Huawei has unveiled its CloudMatrix 384 system super node, positioning it as a domestic challenger to NVIDIA´s GB200 NVL72 system in the high-performance Artificial Intelligence hardware arena. The CloudMatrix 384 employs 384 Ascend 910C accelerators, dramatically outscaling NVIDIA´s configuration of 36 Grace CPUs paired with 72 ´Blackwell´ GB200 GPUs. While the solution requires roughly five times more accelerators to nearly double the performance of NVIDIA´s NVL72, it´s a significant step forward for Huawei in system-level deployment, despite lagging in per-chip efficiency and performance.
At the individual accelerator level, NVIDIA maintains clear leadership. Its GB200 GPU delivers over three times the BF16 performance of Huawei´s Ascend 910C (2,500 vs. 780 TeraFLOPS), boasts larger on-chip memory (192 GB compared to 128 GB), and offers superior bandwidth (8 TB/s versus 3.2 TB/s). These specifications translate to raw power and energy efficiency advantages for NVIDIA at the chip scale. However, when the focus shifts to overarching system capabilities, Huawei´s CloudMatrix 384 pulls ahead: it achieves 1.7 times the overall PetaFLOPS, 3.6 times greater HBM memory, and supports more than five times the number of accelerators, allowing broader scalability and bandwidth within a single supercomputer node.

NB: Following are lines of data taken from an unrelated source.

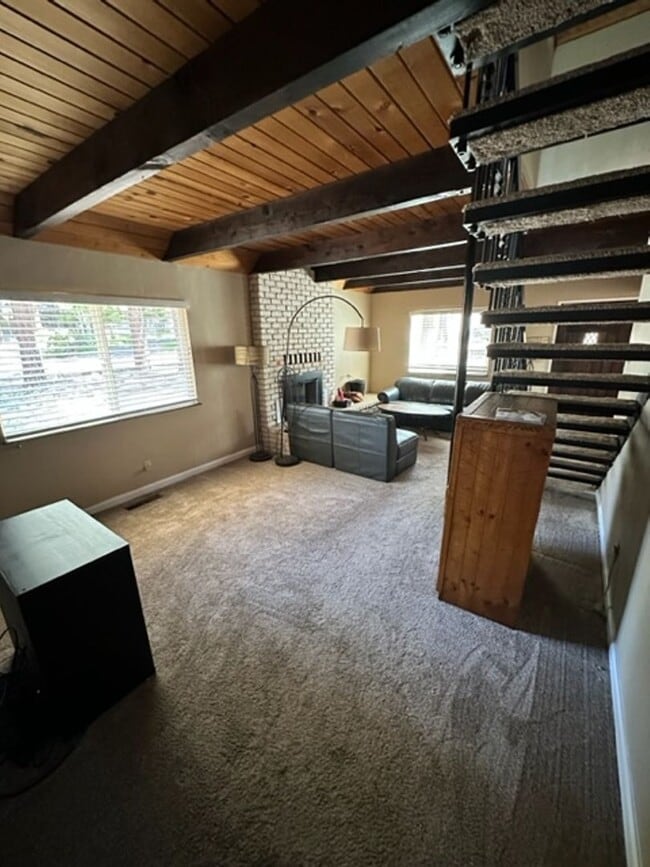 Photo - Lovely 5Bd pet friendly home available for rent now!! Home is ready for a long term renter! Call ...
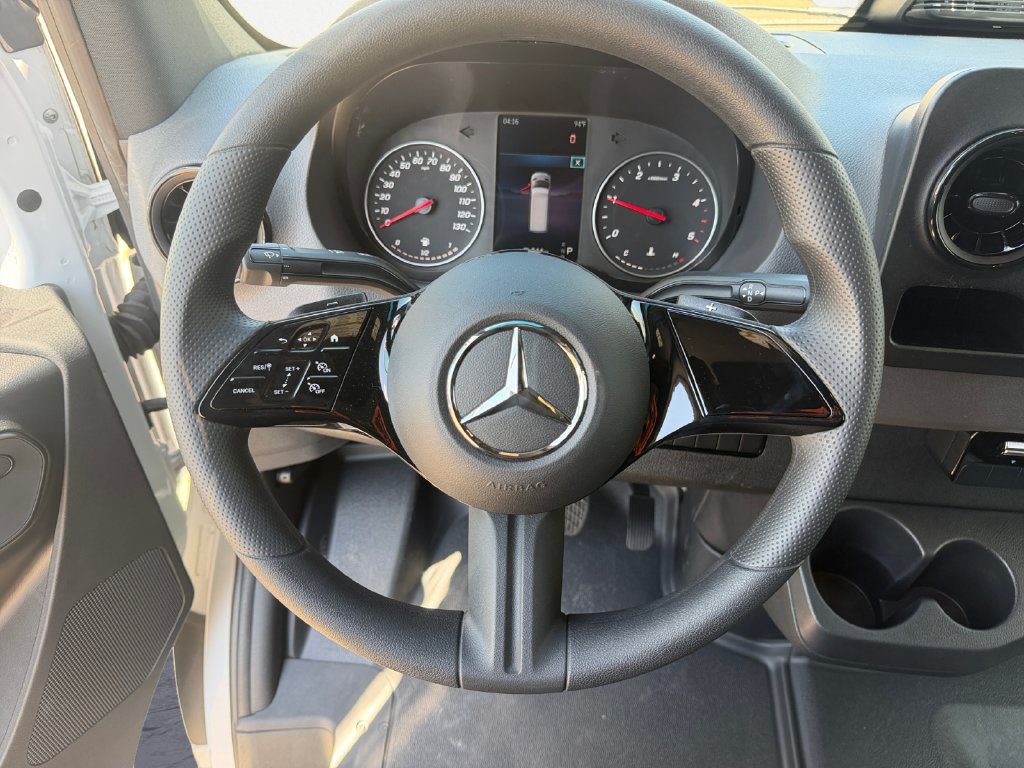 New 2025 Mercedes-Benz Sprinter 2500 image 12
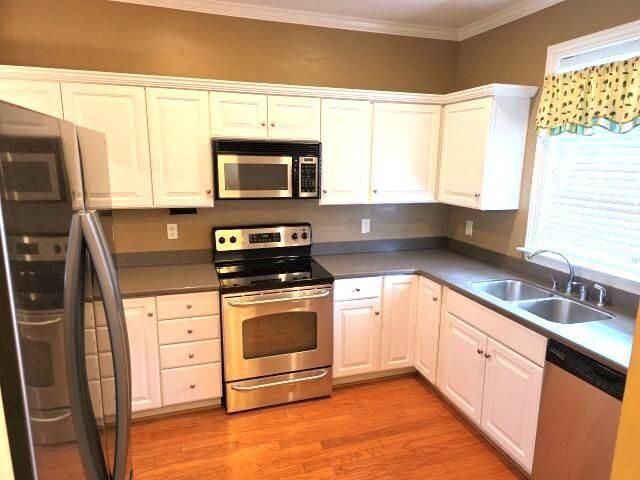 195 Ballard Lane Photo 5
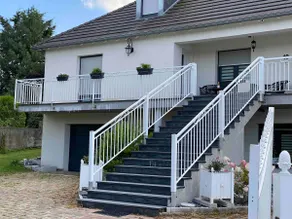 Stream Apartment - Image 2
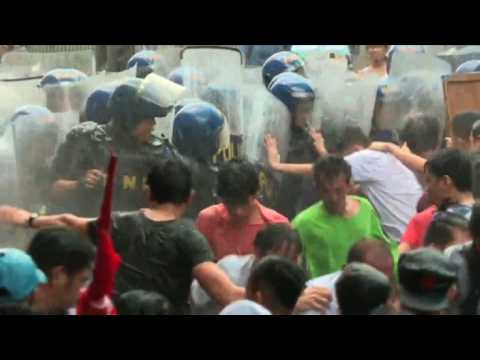 Protest and clashes as ASEAN summit kicks off in Manila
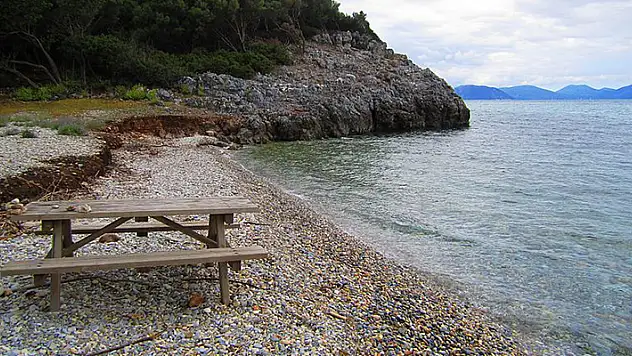 Lokanta, büfe, plaj işletmeciliği ile dalış eğitim ve MSS merkezi işletmeciliği yapım onarım karşılığında kiraya verilecek
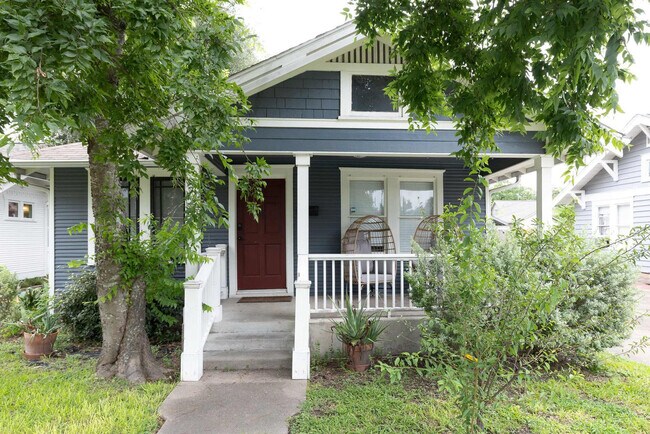 Building Photo - 725 Peddie St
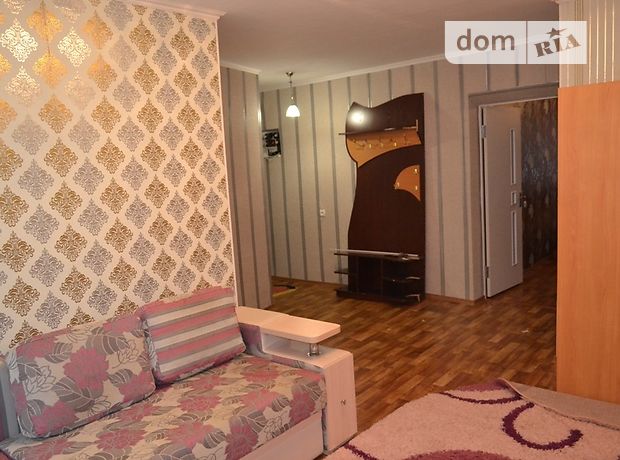 Снять посуточно квартиру в Каменец-Подольском на проспект Грушевского 32 за 400 грн. 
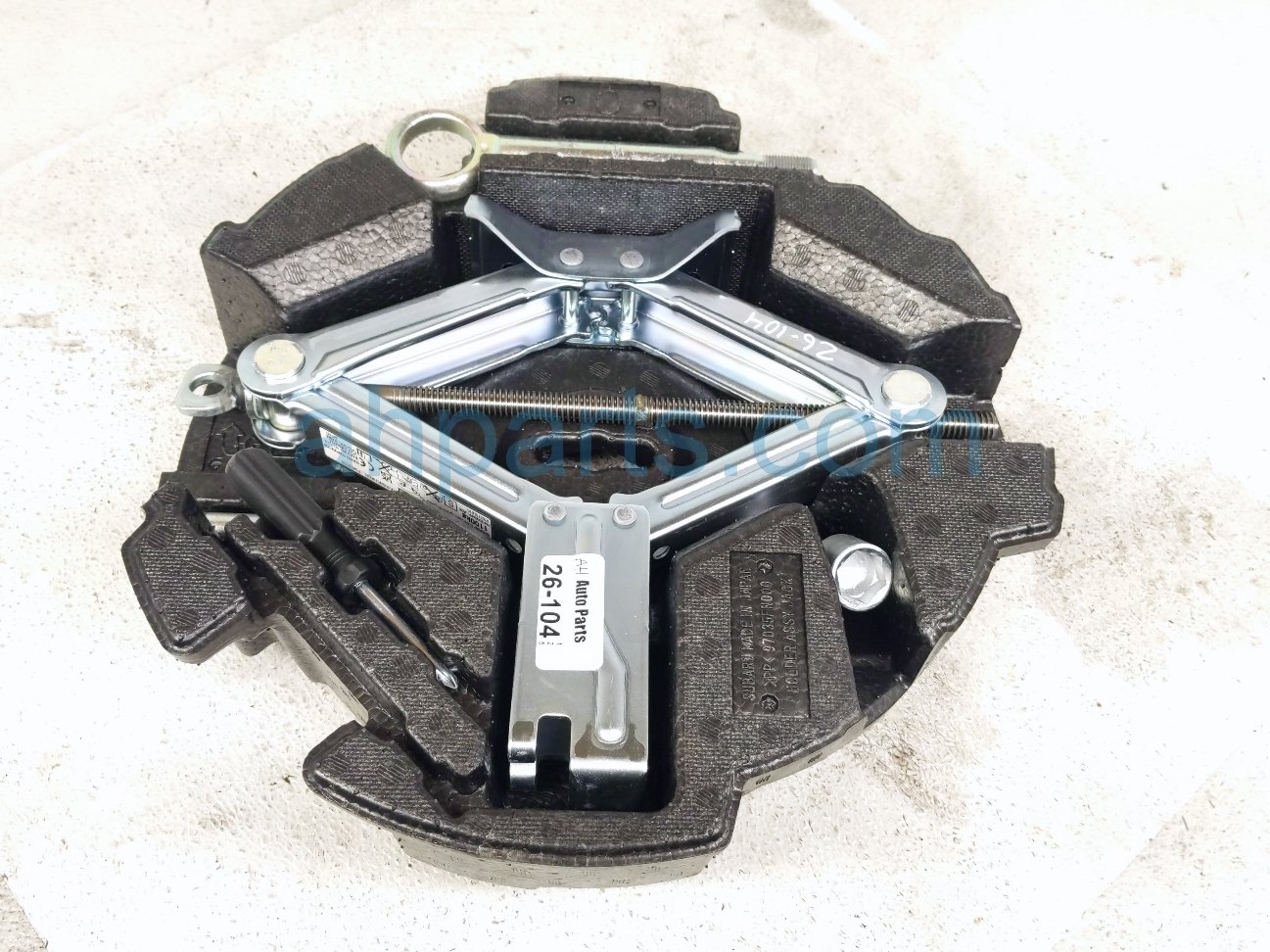 Subaru JACK & TOOL KIT W/FOAM HOLDER ASSY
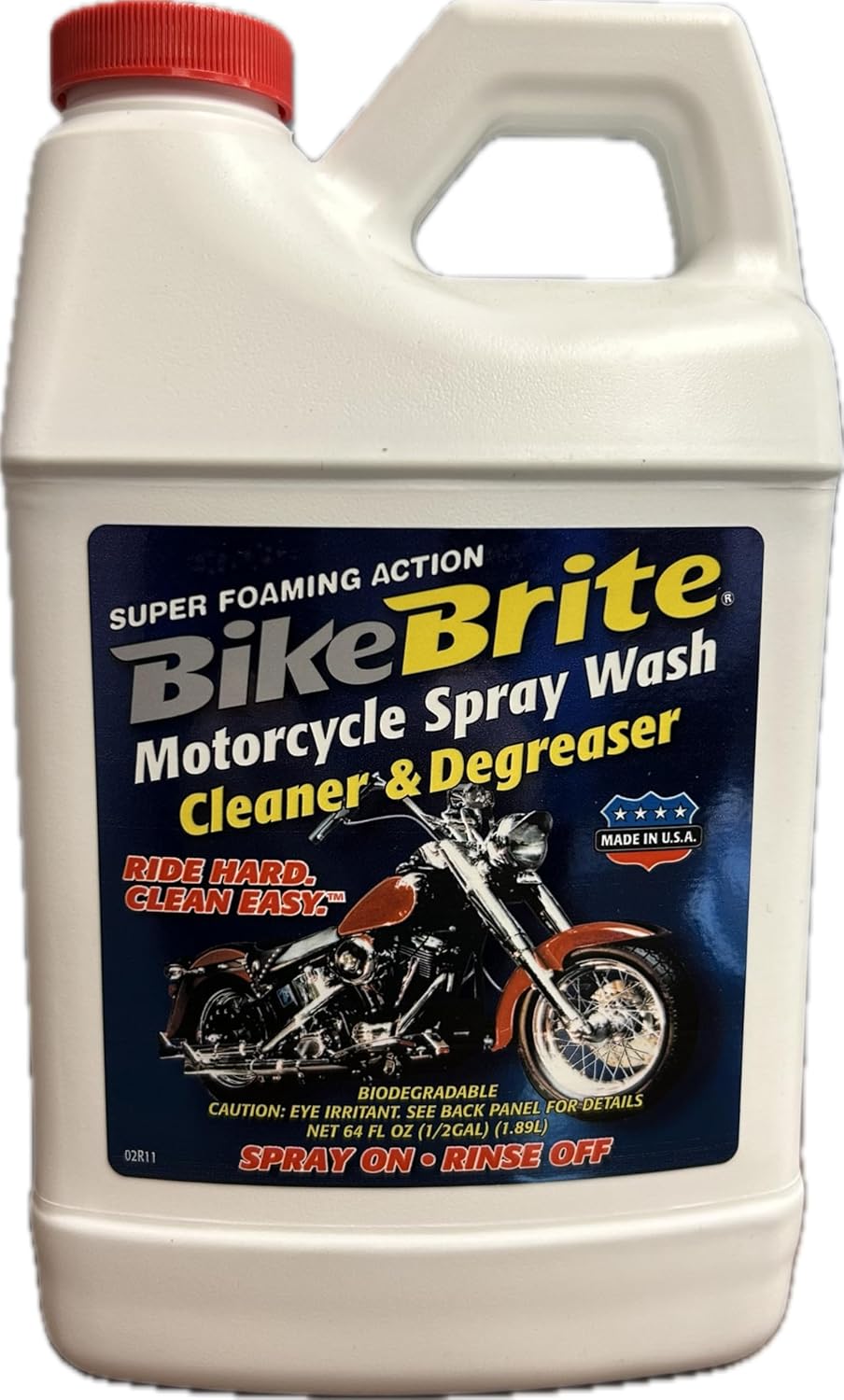 Czyszczenie łańcucha motocykla dedykowaną chemią Ręce w gumowych rękawicach aplikujące specjalistyczny środek na łańcuch napędowy motocykla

The trade-off for this unprecedented system scalability is energy consumption. Huawei´s solution draws close to four times more power than NVIDIA´s—approximately 560 kW per CloudMatrix 384 system compared to 145 kW for a single GB200 NVL72. This means NVIDIA continues to lead for single-node peak efficiency, but for organizations building massive Artificial Intelligence superclusters where total throughput and interconnect speeds are critical, Huawei´s approach is compelling. The all-to-all topology in Huawei´s design enhances performance for large-scale training and inference tasks. Industry analysts note that as SMIC—the manufacturing partner for Huawei’s chips—advances to newer semiconductor process nodes, future iterations could narrow or even close the current efficiency gap with NVIDIA.